Fourth, I thought the film was REALLY "birthmom-positive" during the "abandoned-in-a-box" scene, thank goodness. She was so obviously loving in her good-bye to Po, with a lingering hug as she finally tore herself away from him to lead the murderous wolves away from him. Maybe it was Po left alone like my kids, maybe it was the damn box, but that was the one scene that made me teary-eyed.
Fifth, I am sorry that the movie makers missed an opportunity to present a different adoption paradigm instead of the easy "past doesn't matter" meme. Maybe that will come up in Kung Fu Panda 3, who knows. Tell me if I imagined this, but was the hammer used by Po's panda dad in the flashback the same hammer used by Master Rhino?

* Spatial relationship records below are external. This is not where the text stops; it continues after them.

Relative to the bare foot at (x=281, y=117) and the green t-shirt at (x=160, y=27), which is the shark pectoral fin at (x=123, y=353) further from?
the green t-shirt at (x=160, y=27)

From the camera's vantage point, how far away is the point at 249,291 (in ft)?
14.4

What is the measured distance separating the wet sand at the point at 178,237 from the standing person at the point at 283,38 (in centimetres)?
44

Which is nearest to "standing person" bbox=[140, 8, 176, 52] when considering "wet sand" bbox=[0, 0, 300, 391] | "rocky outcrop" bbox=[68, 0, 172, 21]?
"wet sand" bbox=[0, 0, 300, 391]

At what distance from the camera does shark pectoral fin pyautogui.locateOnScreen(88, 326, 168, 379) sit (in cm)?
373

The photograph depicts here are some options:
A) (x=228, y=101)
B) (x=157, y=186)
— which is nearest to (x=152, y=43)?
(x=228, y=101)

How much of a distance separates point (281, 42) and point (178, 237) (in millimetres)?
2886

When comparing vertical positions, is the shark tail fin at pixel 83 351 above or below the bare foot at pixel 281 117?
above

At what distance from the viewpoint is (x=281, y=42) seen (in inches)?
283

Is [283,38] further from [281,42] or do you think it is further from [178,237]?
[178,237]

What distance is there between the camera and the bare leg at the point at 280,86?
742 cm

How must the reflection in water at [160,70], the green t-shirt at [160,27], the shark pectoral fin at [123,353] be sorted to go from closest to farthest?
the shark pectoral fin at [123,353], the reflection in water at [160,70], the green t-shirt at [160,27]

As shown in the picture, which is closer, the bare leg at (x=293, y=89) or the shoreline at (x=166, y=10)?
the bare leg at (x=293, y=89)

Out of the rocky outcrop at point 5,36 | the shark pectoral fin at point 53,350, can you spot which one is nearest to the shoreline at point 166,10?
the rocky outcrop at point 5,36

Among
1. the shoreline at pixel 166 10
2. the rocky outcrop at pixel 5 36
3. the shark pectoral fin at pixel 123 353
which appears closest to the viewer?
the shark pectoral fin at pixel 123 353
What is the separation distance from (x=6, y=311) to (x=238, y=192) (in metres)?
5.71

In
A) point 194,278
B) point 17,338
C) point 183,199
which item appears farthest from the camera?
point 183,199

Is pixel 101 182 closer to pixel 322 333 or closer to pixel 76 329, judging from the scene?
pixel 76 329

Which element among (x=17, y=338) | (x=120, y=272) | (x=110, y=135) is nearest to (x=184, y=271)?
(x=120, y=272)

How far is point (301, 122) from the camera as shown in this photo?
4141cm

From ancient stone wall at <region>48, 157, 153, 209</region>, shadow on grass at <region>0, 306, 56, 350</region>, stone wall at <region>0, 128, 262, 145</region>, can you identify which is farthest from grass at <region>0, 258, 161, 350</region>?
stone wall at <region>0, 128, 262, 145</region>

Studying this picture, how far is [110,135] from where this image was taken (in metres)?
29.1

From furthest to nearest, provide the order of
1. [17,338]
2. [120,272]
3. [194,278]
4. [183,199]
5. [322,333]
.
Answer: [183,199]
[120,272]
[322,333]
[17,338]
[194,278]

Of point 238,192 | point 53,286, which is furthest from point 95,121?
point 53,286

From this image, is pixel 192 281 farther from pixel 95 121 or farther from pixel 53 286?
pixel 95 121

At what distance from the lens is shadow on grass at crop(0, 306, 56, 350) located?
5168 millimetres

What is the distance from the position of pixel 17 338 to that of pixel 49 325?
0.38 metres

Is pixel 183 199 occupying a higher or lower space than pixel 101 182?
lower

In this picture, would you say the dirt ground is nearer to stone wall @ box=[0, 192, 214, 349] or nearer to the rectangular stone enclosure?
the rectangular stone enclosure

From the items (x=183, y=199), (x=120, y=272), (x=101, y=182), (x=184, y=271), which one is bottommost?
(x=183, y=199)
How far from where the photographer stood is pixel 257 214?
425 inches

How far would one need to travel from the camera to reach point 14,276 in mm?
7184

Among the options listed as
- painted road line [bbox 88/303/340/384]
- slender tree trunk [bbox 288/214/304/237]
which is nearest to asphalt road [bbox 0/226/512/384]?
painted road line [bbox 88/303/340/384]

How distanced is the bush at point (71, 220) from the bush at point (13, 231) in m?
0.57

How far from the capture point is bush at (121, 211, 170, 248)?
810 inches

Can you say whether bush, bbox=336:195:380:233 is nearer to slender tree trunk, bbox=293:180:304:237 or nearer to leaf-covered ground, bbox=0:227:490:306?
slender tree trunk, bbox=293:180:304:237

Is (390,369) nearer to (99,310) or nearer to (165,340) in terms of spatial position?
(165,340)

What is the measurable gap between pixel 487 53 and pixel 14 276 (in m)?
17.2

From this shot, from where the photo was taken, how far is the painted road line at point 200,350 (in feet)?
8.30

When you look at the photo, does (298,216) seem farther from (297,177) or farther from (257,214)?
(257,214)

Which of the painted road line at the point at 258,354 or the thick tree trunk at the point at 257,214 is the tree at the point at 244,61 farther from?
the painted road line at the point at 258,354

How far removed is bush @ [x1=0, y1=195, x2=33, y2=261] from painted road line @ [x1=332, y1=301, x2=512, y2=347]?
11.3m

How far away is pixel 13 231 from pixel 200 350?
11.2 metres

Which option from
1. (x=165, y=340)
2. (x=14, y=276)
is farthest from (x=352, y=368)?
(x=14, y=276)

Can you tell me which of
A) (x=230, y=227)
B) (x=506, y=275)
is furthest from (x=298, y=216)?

If so, I can see in a KFP3 a real connection between Po's bio dad and kung fu as an explanation for where Po's interest and talent comes from, a biological explanation that makes clear that "where you come from" might matter after all.
Sixth, my impression from the reviews and comments I had read was that Po was sort of rejecting his biological family at the end, saying significantly to Mr. Ping, "I know who I am now. I am your son." But one thing made me see it differently -- he kept the panda toy he found in the wreckage of his home village, the one he saw himself carrying in his flashbacks. As he carries two boxes of radishes he brought home for his dad, he reaches into one and brings out the toy, giving it pride of place on top of the radishes. Maybe it was only meant to signify acceptance of his "beginnings" as the baby panda in the radish box, but it seemed to me that he was bringing part of his former life into his childhood home.

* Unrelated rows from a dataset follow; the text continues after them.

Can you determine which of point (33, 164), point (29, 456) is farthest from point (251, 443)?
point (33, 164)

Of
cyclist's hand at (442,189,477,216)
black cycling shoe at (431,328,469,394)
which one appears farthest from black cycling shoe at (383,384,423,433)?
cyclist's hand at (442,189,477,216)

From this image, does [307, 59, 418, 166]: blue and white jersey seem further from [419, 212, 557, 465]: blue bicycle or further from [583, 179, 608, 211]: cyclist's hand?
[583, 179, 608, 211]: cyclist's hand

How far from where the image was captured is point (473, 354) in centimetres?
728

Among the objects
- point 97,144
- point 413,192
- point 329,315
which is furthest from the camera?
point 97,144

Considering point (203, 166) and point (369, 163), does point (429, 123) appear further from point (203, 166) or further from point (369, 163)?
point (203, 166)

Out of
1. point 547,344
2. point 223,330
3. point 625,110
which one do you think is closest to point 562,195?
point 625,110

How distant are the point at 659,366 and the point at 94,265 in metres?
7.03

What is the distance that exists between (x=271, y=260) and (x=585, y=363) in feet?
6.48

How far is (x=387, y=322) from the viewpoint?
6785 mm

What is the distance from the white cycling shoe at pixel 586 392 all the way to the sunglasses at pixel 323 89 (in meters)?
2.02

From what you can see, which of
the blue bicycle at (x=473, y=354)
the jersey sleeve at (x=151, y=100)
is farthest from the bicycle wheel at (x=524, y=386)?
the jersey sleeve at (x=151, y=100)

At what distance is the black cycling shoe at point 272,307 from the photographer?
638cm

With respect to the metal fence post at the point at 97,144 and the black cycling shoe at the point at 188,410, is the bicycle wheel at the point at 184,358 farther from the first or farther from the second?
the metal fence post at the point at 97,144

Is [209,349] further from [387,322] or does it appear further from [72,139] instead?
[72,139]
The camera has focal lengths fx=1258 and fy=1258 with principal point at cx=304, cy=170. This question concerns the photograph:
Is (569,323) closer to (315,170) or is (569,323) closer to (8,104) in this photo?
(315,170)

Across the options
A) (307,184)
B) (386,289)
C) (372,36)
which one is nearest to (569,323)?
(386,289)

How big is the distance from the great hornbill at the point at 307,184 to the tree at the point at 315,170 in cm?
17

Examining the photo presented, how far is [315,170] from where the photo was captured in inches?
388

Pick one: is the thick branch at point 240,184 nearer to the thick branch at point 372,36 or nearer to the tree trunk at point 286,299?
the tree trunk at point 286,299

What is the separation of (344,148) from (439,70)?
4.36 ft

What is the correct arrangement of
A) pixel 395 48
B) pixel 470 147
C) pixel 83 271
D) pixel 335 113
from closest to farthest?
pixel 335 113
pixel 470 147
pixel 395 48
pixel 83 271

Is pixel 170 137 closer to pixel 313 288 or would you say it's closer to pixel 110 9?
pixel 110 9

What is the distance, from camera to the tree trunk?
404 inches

Seventh, I thought the Asian imagery -- the countryside, the towns, Shen's palace that reminded me a bit of the Wild Goose Pagoda, the shadow puppets at the beginning -- was wonderful, and much more pronounced than the last movie. Maybe because Kung Fu Panda 2 is the first Hollywood animated feature directed by an Asian American woman.
So I'd say it's a mixed bag on the adoption front. Yes, adoptive parents who want to downplay the importance of birth parents get a message that allows them to do that. But there's a price to pay to get that message -- the movie's frank talk of birth parents and Po's questions about his will, as Maya put it, "make adopted kids ask questions." The girls enjoyed the movie while watching it -- Zoe said it was much better than the first movie. But afterwards, she said it made her sad because it made her think about her birth parents and she wanted to spend time alone in her room afterwards. And, it really opened the floodgates for Maya, who doesn't often want to talk about her birth parents. She had lots of questions, and needed a lengthy "cry and cuddle," which Zoe later joined us in. I expect we'll see more processing in the days to come, but they both say they want to see the movie again!